I've tried pondering this issue before (it would help if I actually knew a great
deal about biology, etc., but I don't), and I come to the conclusion that it
must be inaccurate to try and relate computer bits to base pair data. The reason
is because I think you have to take into account the tremendous amount of "data
compression" involved in the base pair information.
Let's take for example what happens when you run a typical piece of computer
software on a PC vs. what happens when you "run" some DNA/RNA in a live cell. In
the PC, the bits on the hard drive (DNA) aren't usually even compressed, and are
simply loaded into RAM (transfer via RNA) and run (via ribosomes etc.)

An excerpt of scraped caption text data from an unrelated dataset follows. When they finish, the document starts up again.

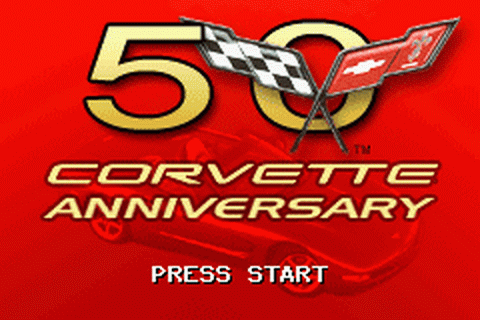 Corvette title screenshot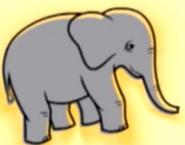 Little Einsteins Elephant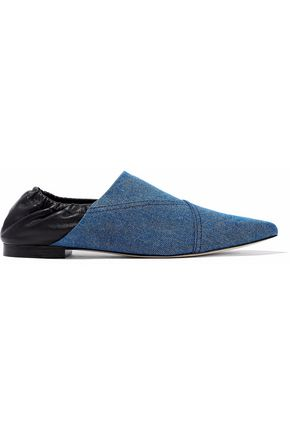 3.1 PHILLIP LIM Two-tone leather and denim point-toe flats
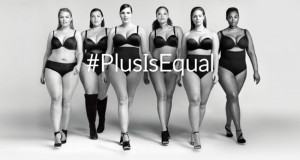 1.banner-plus-size-models-1-of-1[1]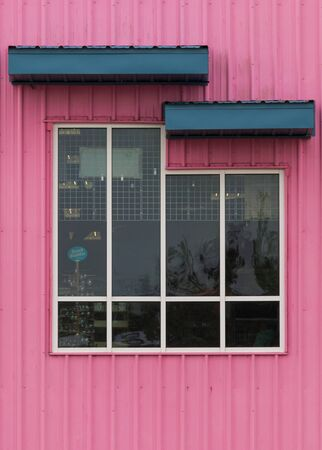 Pink and white windows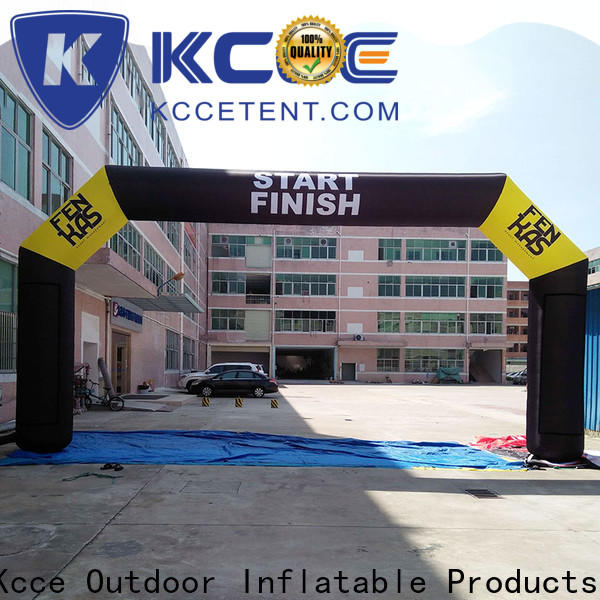 KCCE dacron start finish line with four tubes for outdoor activities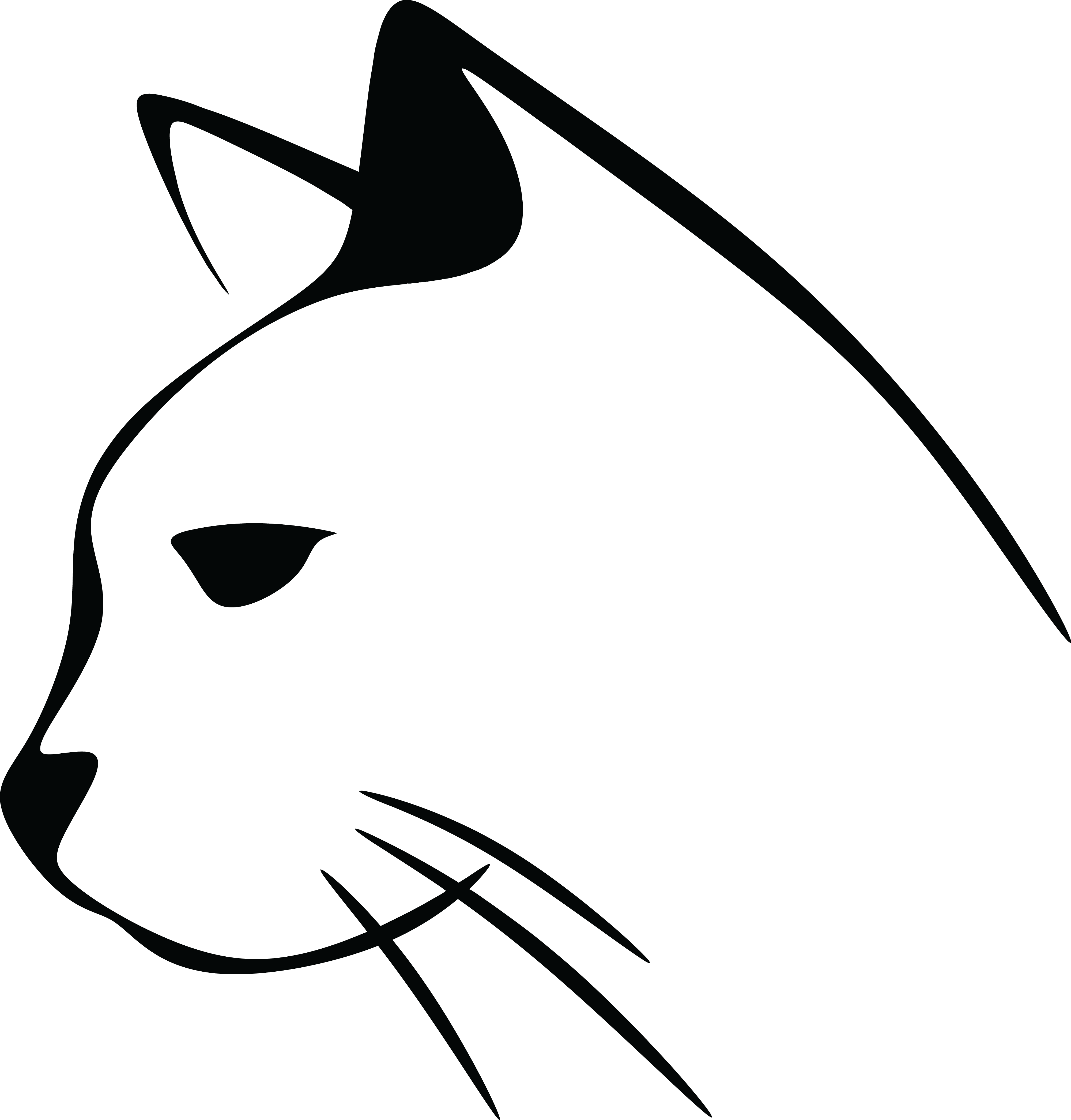 free clipart of a black and white cat head free nativity scene clipart images free animated nativity scene clipart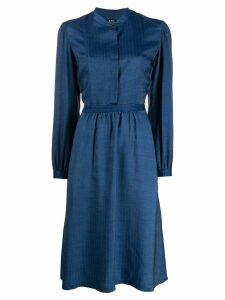 A.P.C. Chambray dress - Blue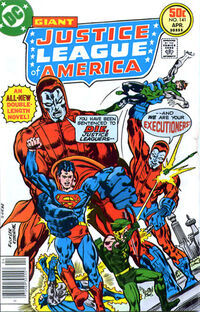 Superman and the JLA discover the truth behind the Manhunters
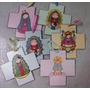 Souvenirs Cruces Cuadritos Virgencitas Porfi X 10 Unidades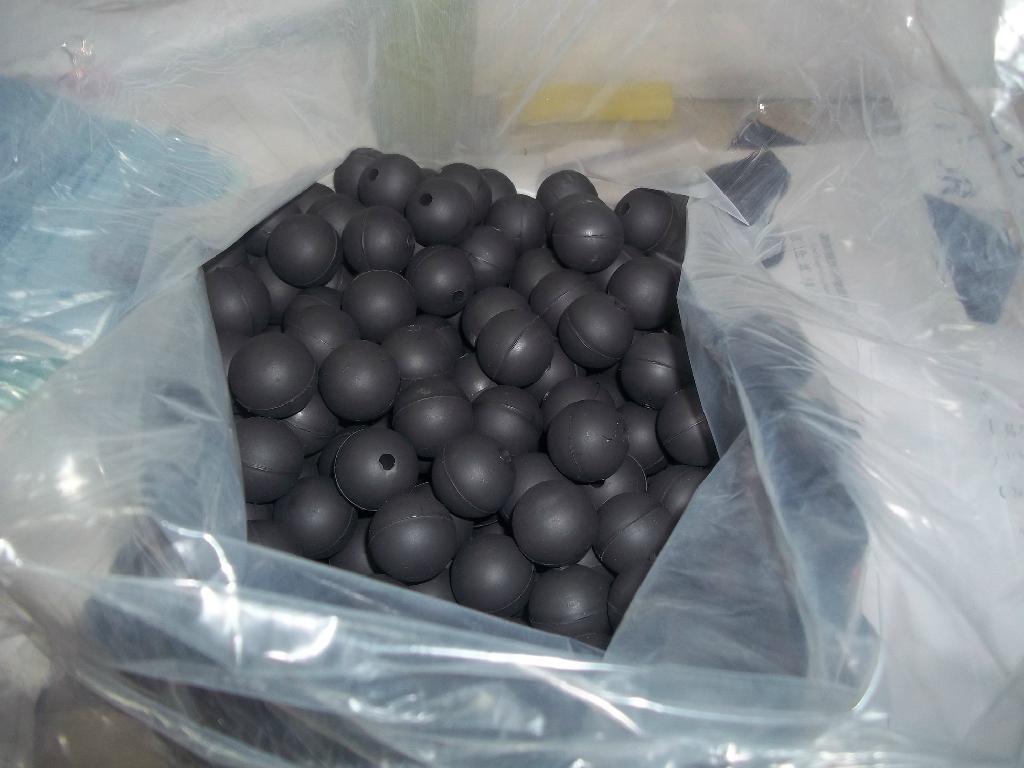 rubber ball rubber foam ball rubber solid ball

sequentially or via simple jumps. Unless the program that runs is compressed
down beforehand into extremely crazily reduced forms (such as perhaps in a
assembly language coder contest by some insanely good hacker), what it produces
when run isn't a great deal more complex than what was sitting on the hard drive.
By contrast, the whole cellular system has evolved to take extreme advantage of
the real, physical, 3D environment inside the cell, and what the DNA data
translates into when run is an extremely complex protein that goes on to perform
yet more complex behaviors. So it seems the DNA data, when run on the
appropriate hardware, represents in extraordinarily compressed form something
very complex. Or maybe a better way to say it is that it might make more sense
to try and measure the _uncompressed_ data amount generated by DNA + its running
environment vs. the uncompressed running computer code.
This seems obvious when you compared 700MB of DNA and what it can produce when
run over time, vs. 700MB of Windows XP OS code. Now, would it be possible to
create some sort of unique computing environment that would allow you then run a
relatively short computer program that would over time lead to something very
complex? I think so. But again, to really compare things you should try and
compare apples vs. apples and "uncompressed" systems against each other.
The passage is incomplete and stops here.